Black holes themselves can not be observed as, even by their own definition, nothing escapes from them. Phenomina has been observed that appears to correspond to how black holes would behave (if they existed), but that's not the same as actual observation. Anyway, the whole gravitation/fussion powered universe model is so last century.

Cheers, Woody

History never proves scientist wrong, nor do they ever make mistakes or produce anything dangerous - ha ha.
 
^they do emit X-ray radiation though and also spew out "digested stuff". moreover, the behavior of celestial bodies around it can be observed, albeit tracked

theory of general relativity is still relevant as it is a simple and consistent explanation for numerous observable phenomenon, space-time corrections and predictions

what they're doing in switzerland is quite important to the scientific community as they are looking for ways to reconcile the theory of relativity with quantum physics which are in their ways contradicting. a vast majority of physicists just wouldn't accept the present fact that quantum physics is unpredictable, thus they decided to dissect subsubatomic(yes, subsub!) particles
 
With regard as to the LHC's planned successor:
Experimental physics rarely tops the news agenda, but the 2008 launch of the Large Hadron Collider (LHC) catapulted academic theories such as the search for the Higgs boson – also known as the “God Particle” – into the spotlight.

Now, the European Organization for Nuclear Research (CERN) is planning for a successor of the LHC.

The new circular supercollider will sit next to its predecessor at CERN in Switzerland, but will be nearly three times its size, with a circumference of 100 kilometers. The Future Circular Collider (FCC) will pick up from the LHC to continue studying the smallest particles in the world.

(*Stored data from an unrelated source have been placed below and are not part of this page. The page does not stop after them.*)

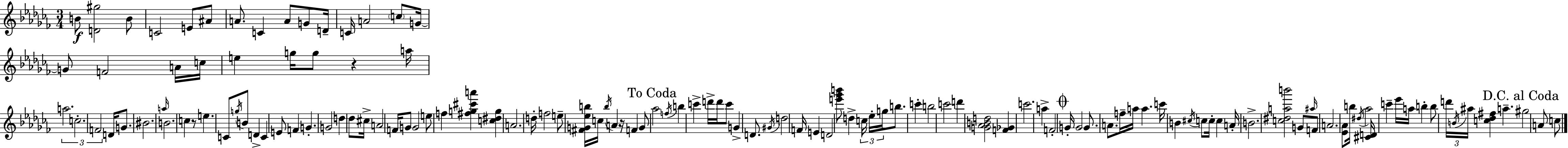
X:1
T:Untitled
M:3/4
L:1/4
K:Abm
B/2 [D^g]2 B/2 C2 E/2 ^A/2 A/2 C A/2 G/2 D/4 C/4 A2 c/2 G/4 G/2 F2 A/4 c/4 e g/4 g/2 z a/4 a2 c2 F2 D/4 G/2 ^B2 a/4 B2 c z/2 e C/2 g/4 B/2 D C E/2 F G G2 d _d/2 ^c/4 A2 F/4 G/2 G2 e/2 f [^fg^c'a'] [c^dg] A2 d/4 f2 e/2 [^FG_eb]/4 c/4 b/4 A z/4 F G/2 _a2 f/4 b c' d'/4 d'/4 c'/2 G D/2 ^G/4 d2 F/4 E D2 [e'_g'b']/2 d c/4 _e/4 g/4 b/2 c' b2 c'2 d' [G_ABd]2 [F_G] c'2 a F2 G/4 G2 G/2 A/2 f/4 a/4 a c'/4 B ^c/4 c/2 c/4 c A/4 B2 [c^dab']2 G/2 ^a/4 F/2 A2 [_E_A]/2 b/4 ^d/4 _a2 [^CD]/4 c' _e'/4 a/4 b b/2 d'/4 B/4 ^a/4 [c_d^f] a ^g2 A/2 c/2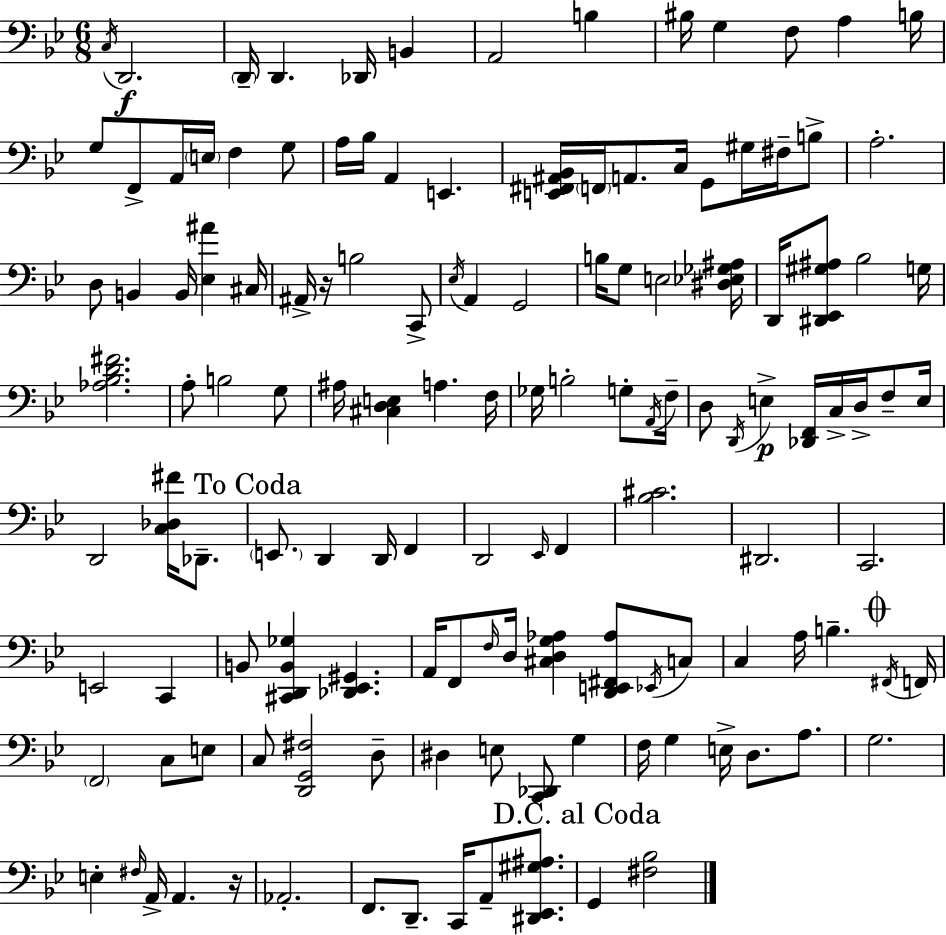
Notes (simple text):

C3/s D2/h. D2/s D2/q. Db2/s B2/q A2/h B3/q BIS3/s G3/q F3/e A3/q B3/s G3/e F2/e A2/s E3/s F3/q G3/e A3/s Bb3/s A2/q E2/q. [E2,F#2,A#2,Bb2]/s F2/s A2/e. C3/s G2/e G#3/s F#3/s B3/e A3/h. D3/e B2/q B2/s [Eb3,A#4]/q C#3/s A#2/s R/s B3/h C2/e Eb3/s A2/q G2/h B3/s G3/e E3/h [D#3,Eb3,Gb3,A#3]/s D2/s [D#2,Eb2,G#3,A#3]/e Bb3/h G3/s [Ab3,Bb3,D4,F#4]/h. A3/e B3/h G3/e A#3/s [C#3,D3,E3]/q A3/q. F3/s Gb3/s B3/h G3/e A2/s F3/s D3/e D2/s E3/q [Db2,F2]/s C3/s D3/s F3/e E3/s D2/h [C3,Db3,F#4]/s Db2/e. E2/e. D2/q D2/s F2/q D2/h Eb2/s F2/q [Bb3,C#4]/h. D#2/h. C2/h. E2/h C2/q B2/e [C#2,D2,B2,Gb3]/q [Db2,Eb2,G#2]/q. A2/s F2/e F3/s D3/s [C#3,D3,G3,Ab3]/q [D2,E2,F#2,Ab3]/e Eb2/s C3/e C3/q A3/s B3/q. F#2/s F2/s F2/h C3/e E3/e C3/e [D2,G2,F#3]/h D3/e D#3/q E3/e [C2,Db2]/e G3/q F3/s G3/q E3/s D3/e. A3/e. G3/h. E3/q F#3/s A2/s A2/q. R/s Ab2/h. F2/e. D2/e. C2/s A2/e [D#2,Eb2,G#3,A#3]/e. G2/q [F#3,Bb3]/h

Contributing to this revival of particle accelerators, the U.S. is getting its first new collider facility in decades, set to start operating around 2030. One of the missions of the Electro-Ion Collider (EIC) in New York will be to make particle acceleration more energy-efficient.

This should also impact the use of accelerators outside experimental physics. As successful as the LHC has been – eventually finding the Higgs boson in 2012 – particle accelerators come in many shapes and sizes. And they are used in a wide range of areas from radiation therapy for cancer to treating wastewater and cleaning flue gases from power plants.

As an aside, I find it interesting that Mitsubishi Heavy Industries paid for this article.